Telah dilaporkan bahwa biodiesel mempunyai keuntungan menghasilkan CO
2
lebih rendah daripada bahan bakar solar, demikian juga biodiesel lebih ramah lingkungan daripada solar. Karena itu bahan ini menjadi solusi energi alternatif
untuk Green Material. Gerpen,2005
Sebagai bahan alternatif energi telah dicoba menghasilkan metil ester disebut FAME dalam penggunaannya disebut biodiesel. Bahan bakar ini ramah
lingkungan, tidak mempunyai efek terhadap kesehatan yang dapat dipakai orang sebagai bahan bakar kendaraan bermotor dapat menurunkan emisi bila
dibandingkan dengan minyak diesel Hambali, 2007. Biodiesel terbuat dari minyak nabati seperti minyak sawit, minyak kelapa, minyak biji jarak pagar,
minyak kemiri, yang potensial untuk menghasilkan bahan bakar minyak Nurcholis,2007. Dari beberapa bahan baku tersebut di Indonesia yang punya
prospek untuk diolah menjadi biodiesel adalah jarak pagar dan kelapa sawit. Penggunaan secara langsung minyak nabati kurang baik pada mesin, karena
minyak nabati memiliki berat molekul yang besar, jauh lebih besar dari biodiesel metil ester, sehingga menghasilkan senyawa yang dapat menghasilkan
kerusakan pada mesin, karena membentuk deposit pada injektor, disamping itu memiliki viskositas yang tinggi sehingga pompa penginjeksi bahan bakar di dalam
mesin diesel tak mampu menghasilkan pengkabutan atomization yang baik
ketika minyak nabati disemprotkan kedalam kamar pembakaran sehingga hasil dari injeksi tidak berwujud kabut yang mudah menguap melainkan tetesan bahan
bakar yang sulit terbakar. Beberapa saran diusulkan untuk mengganti mesin– mesin kendaraan bermotor komersial jika akan menggunakan minyak nabati
Universitas Sumatera Utara
secara langsung pengganti bahan bakar solar. Cara lain dapat dibuat dengan mengubah karakteristik minyak nabati sehingga sedapat mungkin menyerupai
solar yaitu menjadikan metil ester asam lemak Suradjaja, 2005. Proses konversi minyak nabati kedalam bentuk metil ester asam lemak
FAME = Fatty Acid Methyl Ester pada umumnya dilakukan dengan esterifikasi maupun transesterifikasi.
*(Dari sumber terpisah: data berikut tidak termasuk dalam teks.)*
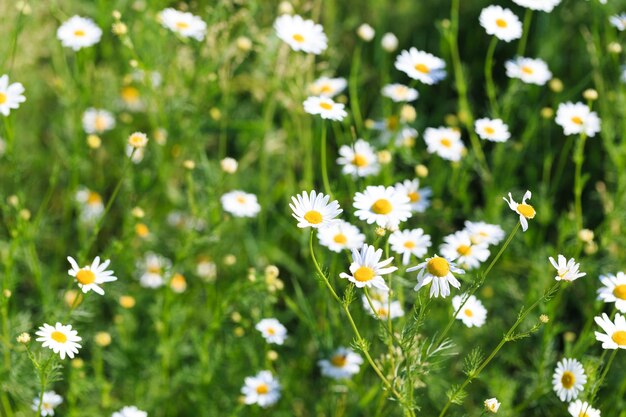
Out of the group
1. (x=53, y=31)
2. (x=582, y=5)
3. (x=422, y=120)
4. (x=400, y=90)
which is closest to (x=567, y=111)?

Transesterifikasi minyak nabati dengan campuran
metanol dikatalisis oleh NaOH dan KOH menghasilkan FAME dan gliserol Marchetti, 2007. Proses transesterifikasi menggunakan katalis asam dengan
kosolven dimetil eter telah juga dilaporkan Guan, dkk, 2009. Katalis CaO dipakai pada transesterifikasi minyak nabati telah dilaporkan Liu, 2005 dan
Bangun, 2009. Penggunaan kosolven dietil eter-metanol untuk reaksi transesterifikasi minyak jarak Ricinus Castor Oil dikatalisis oleh MgO dan CaO
pada 65°C, hasil optimum didapat dengan perbandingan minyak : methanol adalah 1:12. Penggunaan CaO sebagai katalis basa mempunyai banyak
keuntungan, seperi tingginya aktifitas, kondisi reaksi yang ringan, masa hidup katalis yang panjang dan biaya katalis yang rendah Bangun, 2009.
Beberapa faktor terkait dengan reaksi adalah lama reaksi, selain dari jenis pelarut, katalis, suhu reaksi maupun konsentrasi. Konsentrasi reaksi pada transesterifikasi
ini perlu dipelajari dangan memvariasi konsentrasi katalis asam sulfonat polistrena untuk mendapat gambaran konversi minyak menjadi metil ester.